‘El discurso del rey’ es un ejemplo perfecto de lo que se denomina “academicismo cinematográfico”. La película de Tom Hooper -autor de telebiopics históricos como ‘Elizabeth I’ o ‘John Adams’- parte de un guión impecable, cartesiano, de manual. La historia del tartamudo rey Jorge VI y su lucha por superar los problemas de dicción está medida al milímetro, gestionados los recursos dramáticos con la precisión de un relojero.
La puesta en escena, igual: correcta, clasicota, de arquitectura exacta y tabiques invisibles. Las interpretaciones, perfectas, con un Colin Firth en la pole position para el Oscar y un Geoffrey Rush más soportable que de costumbre. El diseño de producción, brillante, cuidado al máximo. La música, eficaz, tan contenida como todo lo demás. Y el discurso tibio, cuidadoso, pasando de puntillas, por ejemplo, sobre las simpatías filonazis de la monarquía británica.
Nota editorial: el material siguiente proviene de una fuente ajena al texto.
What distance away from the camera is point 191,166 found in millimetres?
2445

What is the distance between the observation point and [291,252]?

Todo funciona en ‘El discurso del rey’. Pero esa funcionalidad acaba por volverse en su contra. Es cine formulario, burocrático… académico. Una película efectiva y agradable, sí, pero constreñida por un reglamento formal y dramático que la oprime y la acaba aplastando con el peso de la flema británica, la contención mal entendida y el barniz de prestigio. ¿Qué es preferible: la corrección pulcra y enconsertada o la irregularidad con destellos geniales? ¿‘El discurso del rey’ o ’Balada triste de trompeta’? 6.